Solution Processed Metal-Oxide:Polymer Interlayer Improves Perovskite Photodetector Response Speed, Dark Current, and Stability

Abstract

Metal halide perovskites (MHP) are a promising class of solution processable materials for visible and near-infrared imaging, combining performances nearing commercial silicon detectors with a simpler processing. However, MHP photodiodes may suffer from poor stability, while challenges on the thickness and uniformity of the interlayers used complicate deposition and reproducibility, often requiring the use of thermal evaporation. Here, we introduce a solution processable mixed electron transport layer (ETL) composed of zinc oxide (ZnO) nanoparticles blended with Poly[(9,9-bis(3'-(N,N-dimethylamino)propyl)-2,7-fluorene)-alt-2,7-(9,9-dioctylfluorene)] (PFN). This hybrid interlayer combines the advantages of both metal oxide and organic transport layers, enabling fast, low-noise MHP photodiodes with promising stability and improved reproducibility. The mixed interlayer enables dark currents of 2.1 × 10^-8 A cm^-2 at -1 V bias, a white background noise below 6.5 × 10^-14 A Hz^-1/2 at -0.1 V, and an apparent specific detectivity of about 10¹² Jones in the visible range.
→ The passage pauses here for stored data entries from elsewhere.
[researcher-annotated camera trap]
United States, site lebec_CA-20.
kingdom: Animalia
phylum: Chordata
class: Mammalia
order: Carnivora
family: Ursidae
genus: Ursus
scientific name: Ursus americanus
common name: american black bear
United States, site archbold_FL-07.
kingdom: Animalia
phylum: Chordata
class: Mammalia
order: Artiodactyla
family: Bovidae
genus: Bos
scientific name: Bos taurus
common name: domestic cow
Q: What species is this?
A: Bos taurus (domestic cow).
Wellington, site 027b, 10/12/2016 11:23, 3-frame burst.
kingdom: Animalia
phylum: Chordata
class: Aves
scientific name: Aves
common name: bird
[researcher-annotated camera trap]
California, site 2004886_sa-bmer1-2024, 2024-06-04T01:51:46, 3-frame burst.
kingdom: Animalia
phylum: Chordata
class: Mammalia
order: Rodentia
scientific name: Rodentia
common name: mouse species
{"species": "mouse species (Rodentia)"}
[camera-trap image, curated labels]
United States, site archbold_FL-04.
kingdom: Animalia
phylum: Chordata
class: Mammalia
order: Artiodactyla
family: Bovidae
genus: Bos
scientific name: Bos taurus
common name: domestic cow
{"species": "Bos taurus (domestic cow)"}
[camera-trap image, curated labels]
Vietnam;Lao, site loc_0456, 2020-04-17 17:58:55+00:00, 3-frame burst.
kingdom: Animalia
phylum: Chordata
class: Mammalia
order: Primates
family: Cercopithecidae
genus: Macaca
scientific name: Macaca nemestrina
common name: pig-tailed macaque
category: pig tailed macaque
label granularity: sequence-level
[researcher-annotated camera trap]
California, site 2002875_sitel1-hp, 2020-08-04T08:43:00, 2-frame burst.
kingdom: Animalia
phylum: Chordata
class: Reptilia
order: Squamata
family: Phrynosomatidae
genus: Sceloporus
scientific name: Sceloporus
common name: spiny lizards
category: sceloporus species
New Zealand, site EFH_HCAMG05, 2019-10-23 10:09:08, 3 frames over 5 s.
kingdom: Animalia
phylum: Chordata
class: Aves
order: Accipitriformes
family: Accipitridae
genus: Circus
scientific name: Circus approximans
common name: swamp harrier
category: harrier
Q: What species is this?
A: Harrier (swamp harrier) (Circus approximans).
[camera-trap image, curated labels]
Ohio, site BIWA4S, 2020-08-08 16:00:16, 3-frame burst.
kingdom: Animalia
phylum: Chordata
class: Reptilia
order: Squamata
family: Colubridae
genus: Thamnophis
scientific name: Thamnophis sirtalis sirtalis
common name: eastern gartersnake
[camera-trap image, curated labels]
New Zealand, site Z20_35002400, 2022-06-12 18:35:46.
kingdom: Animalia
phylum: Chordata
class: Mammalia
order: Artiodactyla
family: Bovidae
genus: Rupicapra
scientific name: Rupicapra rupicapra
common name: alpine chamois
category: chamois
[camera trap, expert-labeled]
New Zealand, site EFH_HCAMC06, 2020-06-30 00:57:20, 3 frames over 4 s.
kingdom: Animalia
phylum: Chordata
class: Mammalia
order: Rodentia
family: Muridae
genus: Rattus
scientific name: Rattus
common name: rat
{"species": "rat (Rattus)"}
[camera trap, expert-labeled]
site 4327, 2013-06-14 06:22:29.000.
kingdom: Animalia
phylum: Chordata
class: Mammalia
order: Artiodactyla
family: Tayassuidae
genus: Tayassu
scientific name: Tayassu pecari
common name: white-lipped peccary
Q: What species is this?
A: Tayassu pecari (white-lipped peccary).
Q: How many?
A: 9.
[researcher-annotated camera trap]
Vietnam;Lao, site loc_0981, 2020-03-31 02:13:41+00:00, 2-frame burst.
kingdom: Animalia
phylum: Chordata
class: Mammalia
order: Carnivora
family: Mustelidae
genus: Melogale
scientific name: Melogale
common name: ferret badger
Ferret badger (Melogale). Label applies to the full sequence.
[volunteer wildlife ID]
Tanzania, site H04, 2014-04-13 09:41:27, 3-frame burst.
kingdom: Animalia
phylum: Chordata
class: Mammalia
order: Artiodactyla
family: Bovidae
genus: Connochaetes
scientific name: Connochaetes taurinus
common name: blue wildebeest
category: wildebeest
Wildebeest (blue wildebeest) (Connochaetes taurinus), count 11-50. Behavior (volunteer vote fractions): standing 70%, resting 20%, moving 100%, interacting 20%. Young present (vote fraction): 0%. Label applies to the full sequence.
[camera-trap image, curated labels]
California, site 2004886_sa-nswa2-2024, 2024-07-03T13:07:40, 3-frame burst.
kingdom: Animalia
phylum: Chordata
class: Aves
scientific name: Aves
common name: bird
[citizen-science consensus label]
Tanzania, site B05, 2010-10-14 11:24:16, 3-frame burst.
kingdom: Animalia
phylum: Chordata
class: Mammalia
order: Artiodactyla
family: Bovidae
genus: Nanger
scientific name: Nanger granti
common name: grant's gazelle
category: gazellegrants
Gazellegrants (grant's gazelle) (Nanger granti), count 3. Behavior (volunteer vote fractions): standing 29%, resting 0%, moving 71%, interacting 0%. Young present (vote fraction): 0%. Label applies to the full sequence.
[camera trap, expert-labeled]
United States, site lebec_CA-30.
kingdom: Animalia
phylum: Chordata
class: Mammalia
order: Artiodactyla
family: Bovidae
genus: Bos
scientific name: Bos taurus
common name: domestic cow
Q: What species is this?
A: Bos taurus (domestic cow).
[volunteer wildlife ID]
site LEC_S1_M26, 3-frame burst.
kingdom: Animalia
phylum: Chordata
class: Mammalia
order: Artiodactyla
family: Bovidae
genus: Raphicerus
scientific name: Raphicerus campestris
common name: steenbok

The device achieves a cutoff frequency (f_-3dB) of 2.1 MHz for an area of 1.51 mm², limited by its series resistance and capacitance, with further improvements possible through area reduction. Moreover, the ZnO:PFN interlayer enhances device shelf-life stability, maintaining nearly unchanged dark current over 570 days of aging. This work demonstrates the potential of mixed metal oxide-polymer interlayers for advancing MHP photodiodes toward practical, high-performance applications.